Kelly had good but not great stats at Oklahoma, never breaking the 1000 yard mark, but averaging 55 catches for over 900 yards and more than 9 touchdowns his final two years. What was impressive was how he wrote his name all over the Oklahoma record books. He is the school's fifth-leading receiver with 144 catches, is second all time for receiving yardage (2,285), touchdown catches (21) and games with at least 100 yards receiving (nine). His 21 scoring receptions also rank tied for seventh in Big Twelve Conference history. His stats were impressive for their context, that of an offense that focused on the run (more than understandable, considering they had Adrian Peterson for the first two years he was there, and a freshman quarterback his final year.). Of course, that meant he learned how to block, something he is pretty good at. Kelly also showed why his hands are considered the best in the draft class, as he dropped only one pass in two years. In doing so, he also demonstrated superb body control by being able to adjust to almost any throw.

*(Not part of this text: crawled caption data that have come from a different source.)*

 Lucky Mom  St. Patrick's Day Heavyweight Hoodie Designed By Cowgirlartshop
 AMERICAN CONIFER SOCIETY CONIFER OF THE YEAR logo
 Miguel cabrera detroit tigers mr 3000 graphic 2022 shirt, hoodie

While he's not a speed demon, Kelly has more than enough speed to be a deep threat. His forty time is around 4.5 seconds, and he was used as the Sooners primary deep threat. So while he has the size and strength to fight off a jam at the line, the ability to go over the middle, and the soft hands you'd want in a possession receiver, he's not limited by his speed in the way Dwayne Jarret or Keyshawn Johnson were. He's also considered a superb route runner, who, despite have long strides, is able to get low into his breaks (rare for taller receivers) and explode out of them. And once gets the ball in the open field, he's going to be able to break a lot of tackles due to his size and strength.
Kelly appears to be the complete package, but there are some question marks. He 1asn't been able to work out at the combine because of a thigh injury, and he has had problems with minor injuries, causing him to miss the majority of three separate games his last two years. Kelly also had a tendency to go long stretches without impacting the game. Whether that was due to his own lack of focus or the Sooners focus on the run is up in the air.

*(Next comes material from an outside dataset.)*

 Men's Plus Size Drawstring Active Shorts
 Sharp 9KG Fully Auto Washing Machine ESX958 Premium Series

With only a few minor question marks, and lots of talent and potential, Malcolm Kelly is the best receiver in the draft. If he is available to the Vikings with the 17th pick, and their top choice at defensive end and offensive tackle are gone, they should strongly consider drafting him, no matter what Brad Childress thinks about drafting receivers in the first round.
Also, Malcom Kelly can rap. And yes, this video does move him to the top of my draft board.